Report on Multi Party Litigation

Monday, 26th September 2005 | 0 comments

Tuesday 27 September 2005: The Law Reform Commission’s Report on Multi-Party Litigation will be formally launched by Mrs Justice Susan Denham, Judge of the Supreme Court, at the Commission’s offices at 6pm this evening.

Background to the Report
The Report to be launched today forms part of the Commission’s Programme of Law Reform 2000 – 2007. It follows the publication by the Commission in 2003 of a Consultation Paper on Multi-Party Litigation. Multi-party litigation refers to situations where a number of parties are involved in a single piece of litigation. Well known examples are the army deafness claims, social welfare equality cases and asbestos exposure claims. While multi-party litigation can take make forms, the Report focuses
on the potential for reform of private multi-party litigation. Private multi-party litigation in Ireland is usually processed by way of test cases.
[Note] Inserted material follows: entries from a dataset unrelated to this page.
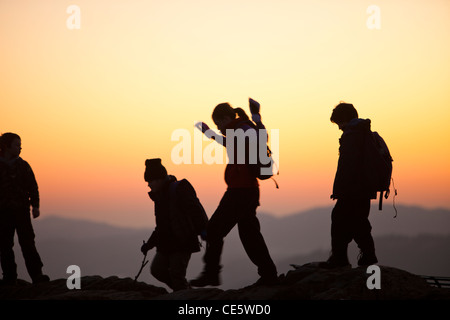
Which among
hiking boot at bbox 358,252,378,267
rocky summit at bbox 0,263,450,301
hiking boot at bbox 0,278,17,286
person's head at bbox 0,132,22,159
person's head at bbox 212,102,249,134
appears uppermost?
person's head at bbox 212,102,249,134

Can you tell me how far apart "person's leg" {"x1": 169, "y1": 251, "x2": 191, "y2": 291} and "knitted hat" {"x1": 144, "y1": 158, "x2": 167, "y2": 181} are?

The Commission has concluded that that to date ad hoc arrangements have been used to deal with the demands of multi-party litigation and that a more structured approach should be available.

Report Recommendations
The Commission has recommended that any reform in this area should be based on principles of procedural fairness, efficiency and access to justice. In particular, there should be active case management of such cases by the courts, in keeping with the general trend in the reform of civil procedure. The Report has recommended the introduction of a procedure to be called a Multi-Party Action (MPA). The MPA would operate as a flexible tool to deal collectively with cases that are sufficiently similar.

Summary of Key Recommendations

  • The new form of private multi-party litigation should be called a Multi-Party Action (MPA) and should be introduced by way of Rules of Court;
  • The MPA procedure should deal only with common issues among the individuals actions involved;
  • The MPA procedure should operate the basis of a opt-in system whereby individual litigants will be included in the group only where they decide to join the group action (this is very different from the US class action procedure in which individuals are deemed to be part of the class action unless they opt-out);
  • The MPA would require certification by a court before it could become established;
  • The court would certify the MPA only where it was considered to offer a fair and efficient means of resolving the common issues involved;
  • The court would establish an MPA Register, containing a list of the cases in the MPA;
  • The court would where appropriate select lead cases to go forward as representative of those in the group;
  • The court would set a general cut-off date for entry onto the MPA;
  • A single legal representative would be agreed to by the MPA members or nominated to deal with the common issue arising within the MPA;
  • The costs associated with the MPA would be spread among its members in equal measure;
  • Where an individual member of the MPA would have been eligible as an individual litigant for civil legal aid, they should continue to be eligible for aid to the extent of their share of the costs under an MPA.